START Supplied material

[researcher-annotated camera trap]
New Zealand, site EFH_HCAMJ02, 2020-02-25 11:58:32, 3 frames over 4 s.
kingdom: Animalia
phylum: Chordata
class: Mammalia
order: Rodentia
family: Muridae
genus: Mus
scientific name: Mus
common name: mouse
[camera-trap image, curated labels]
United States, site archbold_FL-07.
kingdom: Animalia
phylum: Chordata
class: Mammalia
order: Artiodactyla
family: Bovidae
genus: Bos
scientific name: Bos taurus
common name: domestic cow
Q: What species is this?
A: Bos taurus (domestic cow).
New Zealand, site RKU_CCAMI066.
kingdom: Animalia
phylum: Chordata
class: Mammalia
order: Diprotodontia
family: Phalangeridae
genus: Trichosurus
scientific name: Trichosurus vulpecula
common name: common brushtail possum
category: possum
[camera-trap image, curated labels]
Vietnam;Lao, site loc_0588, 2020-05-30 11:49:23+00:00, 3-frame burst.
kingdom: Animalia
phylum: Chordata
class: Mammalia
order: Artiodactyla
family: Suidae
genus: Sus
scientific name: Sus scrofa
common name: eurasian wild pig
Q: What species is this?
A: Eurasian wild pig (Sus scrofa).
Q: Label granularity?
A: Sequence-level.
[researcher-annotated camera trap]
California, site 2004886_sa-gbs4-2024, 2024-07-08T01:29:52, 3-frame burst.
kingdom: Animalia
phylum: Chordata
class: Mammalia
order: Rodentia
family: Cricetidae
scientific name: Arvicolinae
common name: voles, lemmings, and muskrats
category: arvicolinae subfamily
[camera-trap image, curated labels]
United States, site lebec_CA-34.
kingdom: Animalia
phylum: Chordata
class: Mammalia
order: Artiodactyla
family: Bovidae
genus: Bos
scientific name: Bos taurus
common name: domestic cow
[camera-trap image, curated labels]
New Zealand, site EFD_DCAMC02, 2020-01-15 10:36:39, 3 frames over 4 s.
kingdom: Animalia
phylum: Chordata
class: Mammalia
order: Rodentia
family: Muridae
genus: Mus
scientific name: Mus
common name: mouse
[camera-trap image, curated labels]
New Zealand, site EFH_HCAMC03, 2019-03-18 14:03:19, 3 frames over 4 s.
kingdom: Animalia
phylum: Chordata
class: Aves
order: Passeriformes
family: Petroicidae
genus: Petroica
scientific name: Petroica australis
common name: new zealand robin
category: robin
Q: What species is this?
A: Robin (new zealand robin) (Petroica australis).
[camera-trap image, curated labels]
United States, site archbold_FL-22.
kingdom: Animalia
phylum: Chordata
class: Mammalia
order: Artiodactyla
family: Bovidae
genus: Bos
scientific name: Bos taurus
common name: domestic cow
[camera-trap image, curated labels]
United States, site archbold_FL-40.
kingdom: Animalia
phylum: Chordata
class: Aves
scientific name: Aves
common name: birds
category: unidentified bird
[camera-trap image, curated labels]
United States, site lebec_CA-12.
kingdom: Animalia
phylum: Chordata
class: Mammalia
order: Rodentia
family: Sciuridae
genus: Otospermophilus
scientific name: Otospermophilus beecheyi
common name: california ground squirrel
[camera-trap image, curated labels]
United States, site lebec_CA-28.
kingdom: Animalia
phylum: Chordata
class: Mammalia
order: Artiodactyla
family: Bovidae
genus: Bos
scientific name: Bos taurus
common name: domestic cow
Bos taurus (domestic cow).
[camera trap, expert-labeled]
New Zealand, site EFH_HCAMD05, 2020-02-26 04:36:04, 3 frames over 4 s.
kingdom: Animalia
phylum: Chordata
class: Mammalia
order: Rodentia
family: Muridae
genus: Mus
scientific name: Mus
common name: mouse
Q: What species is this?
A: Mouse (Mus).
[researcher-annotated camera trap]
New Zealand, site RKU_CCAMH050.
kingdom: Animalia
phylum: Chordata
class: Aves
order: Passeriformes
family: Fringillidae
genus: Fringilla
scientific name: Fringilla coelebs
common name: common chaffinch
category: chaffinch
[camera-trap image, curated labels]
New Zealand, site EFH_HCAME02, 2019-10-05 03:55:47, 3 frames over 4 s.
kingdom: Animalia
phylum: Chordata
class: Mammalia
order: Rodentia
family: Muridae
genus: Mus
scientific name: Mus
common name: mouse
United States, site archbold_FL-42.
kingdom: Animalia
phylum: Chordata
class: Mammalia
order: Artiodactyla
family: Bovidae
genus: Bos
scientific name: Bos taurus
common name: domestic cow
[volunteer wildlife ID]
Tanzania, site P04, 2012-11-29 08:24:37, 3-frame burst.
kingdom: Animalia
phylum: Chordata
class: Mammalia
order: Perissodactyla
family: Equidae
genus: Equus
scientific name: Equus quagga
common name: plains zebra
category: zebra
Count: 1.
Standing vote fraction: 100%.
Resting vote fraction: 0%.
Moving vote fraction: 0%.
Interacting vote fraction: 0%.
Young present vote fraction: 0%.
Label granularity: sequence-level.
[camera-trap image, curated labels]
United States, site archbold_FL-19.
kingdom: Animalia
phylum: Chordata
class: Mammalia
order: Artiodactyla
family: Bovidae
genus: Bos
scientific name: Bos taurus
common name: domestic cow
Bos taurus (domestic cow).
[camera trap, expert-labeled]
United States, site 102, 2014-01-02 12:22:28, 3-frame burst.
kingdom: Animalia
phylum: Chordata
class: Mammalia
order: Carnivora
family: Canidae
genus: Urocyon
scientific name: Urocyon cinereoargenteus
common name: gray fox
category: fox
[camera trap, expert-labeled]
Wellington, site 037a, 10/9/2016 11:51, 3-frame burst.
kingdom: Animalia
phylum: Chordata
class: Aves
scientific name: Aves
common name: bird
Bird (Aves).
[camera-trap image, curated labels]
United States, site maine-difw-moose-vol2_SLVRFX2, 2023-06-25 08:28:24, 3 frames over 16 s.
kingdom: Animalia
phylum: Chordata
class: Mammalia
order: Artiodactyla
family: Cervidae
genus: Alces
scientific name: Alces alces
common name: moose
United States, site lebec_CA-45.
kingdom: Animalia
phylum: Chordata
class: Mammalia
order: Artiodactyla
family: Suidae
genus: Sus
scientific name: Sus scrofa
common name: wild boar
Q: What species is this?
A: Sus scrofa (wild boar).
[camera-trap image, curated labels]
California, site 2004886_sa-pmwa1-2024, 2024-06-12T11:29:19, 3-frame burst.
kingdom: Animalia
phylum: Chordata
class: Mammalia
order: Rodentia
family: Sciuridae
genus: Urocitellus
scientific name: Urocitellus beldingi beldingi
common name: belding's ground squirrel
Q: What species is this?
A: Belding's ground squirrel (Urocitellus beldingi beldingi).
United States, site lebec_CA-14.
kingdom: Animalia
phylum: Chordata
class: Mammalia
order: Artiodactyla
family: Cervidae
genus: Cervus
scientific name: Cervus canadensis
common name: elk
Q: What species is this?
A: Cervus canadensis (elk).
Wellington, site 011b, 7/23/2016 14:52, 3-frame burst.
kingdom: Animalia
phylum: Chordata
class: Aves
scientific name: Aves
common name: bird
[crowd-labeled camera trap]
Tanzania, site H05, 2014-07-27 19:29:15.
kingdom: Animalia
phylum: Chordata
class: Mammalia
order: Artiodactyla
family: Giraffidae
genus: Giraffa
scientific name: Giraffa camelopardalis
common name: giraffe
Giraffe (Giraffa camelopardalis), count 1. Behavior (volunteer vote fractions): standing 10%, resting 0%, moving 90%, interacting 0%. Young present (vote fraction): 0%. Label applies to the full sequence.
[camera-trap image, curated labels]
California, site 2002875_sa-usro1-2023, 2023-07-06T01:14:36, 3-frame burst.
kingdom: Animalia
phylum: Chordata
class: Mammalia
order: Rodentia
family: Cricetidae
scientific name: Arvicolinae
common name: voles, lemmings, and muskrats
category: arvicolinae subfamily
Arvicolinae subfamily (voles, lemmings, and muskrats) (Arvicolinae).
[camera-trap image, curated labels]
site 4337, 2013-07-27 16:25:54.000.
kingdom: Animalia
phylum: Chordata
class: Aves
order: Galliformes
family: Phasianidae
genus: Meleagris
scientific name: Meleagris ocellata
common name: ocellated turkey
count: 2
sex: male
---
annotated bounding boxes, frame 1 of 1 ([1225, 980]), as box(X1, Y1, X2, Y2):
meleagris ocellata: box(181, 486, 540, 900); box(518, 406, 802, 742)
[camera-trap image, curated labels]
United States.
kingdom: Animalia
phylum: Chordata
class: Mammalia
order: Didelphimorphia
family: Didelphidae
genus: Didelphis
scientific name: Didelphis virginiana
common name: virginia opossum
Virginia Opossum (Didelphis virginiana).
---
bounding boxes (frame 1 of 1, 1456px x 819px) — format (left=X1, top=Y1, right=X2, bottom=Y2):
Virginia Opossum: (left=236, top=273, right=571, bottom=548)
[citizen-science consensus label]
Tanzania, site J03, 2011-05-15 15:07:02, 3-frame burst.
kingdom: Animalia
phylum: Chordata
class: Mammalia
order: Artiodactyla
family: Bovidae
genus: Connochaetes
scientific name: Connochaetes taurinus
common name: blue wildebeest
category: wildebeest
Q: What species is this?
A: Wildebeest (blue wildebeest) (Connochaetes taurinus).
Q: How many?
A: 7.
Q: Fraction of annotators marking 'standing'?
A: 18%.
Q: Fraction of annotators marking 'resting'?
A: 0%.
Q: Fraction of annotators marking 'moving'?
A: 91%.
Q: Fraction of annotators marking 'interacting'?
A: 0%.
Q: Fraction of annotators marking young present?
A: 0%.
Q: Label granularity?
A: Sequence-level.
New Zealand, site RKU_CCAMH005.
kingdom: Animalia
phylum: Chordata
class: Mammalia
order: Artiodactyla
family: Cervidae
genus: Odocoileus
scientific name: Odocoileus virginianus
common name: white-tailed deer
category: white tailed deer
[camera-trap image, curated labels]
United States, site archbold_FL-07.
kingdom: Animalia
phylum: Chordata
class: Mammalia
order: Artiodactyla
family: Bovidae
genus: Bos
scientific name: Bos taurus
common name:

END Supplied material

Exercise
Above this instruction are the records; retype exactly the lines from the one containing "United States, site archbold_FL-19." up to and including the one containing "common name: moose".

Solution to this problem
United States, site archbold_FL-19.
kingdom: Animalia
phylum: Chordata
class: Mammalia
order: Artiodactyla
family: Bovidae
genus: Bos
scientific name: Bos taurus
common name: domestic cow
Bos taurus (domestic cow).
[camera trap, expert-labeled]
United States, site 102, 2014-01-02 12:22:28, 3-frame burst.
kingdom: Animalia
phylum: Chordata
class: Mammalia
order: Carnivora
family: Canidae
genus: Urocyon
scientific name: Urocyon cinereoargenteus
common name: gray fox
category: fox
[camera trap, expert-labeled]
Wellington, site 037a, 10/9/2016 11:51, 3-frame burst.
kingdom: Animalia
phylum: Chordata
class: Aves
scientific name: Aves
common name: bird
Bird (Aves).
[camera-trap image, curated labels]
United States, site maine-difw-moose-vol2_SLVRFX2, 2023-06-25 08:28:24, 3 frames over 16 s.
kingdom: Animalia
phylum: Chordata
class: Mammalia
order: Artiodactyla
family: Cervidae
genus: Alces
scientific name: Alces alces
common name: moose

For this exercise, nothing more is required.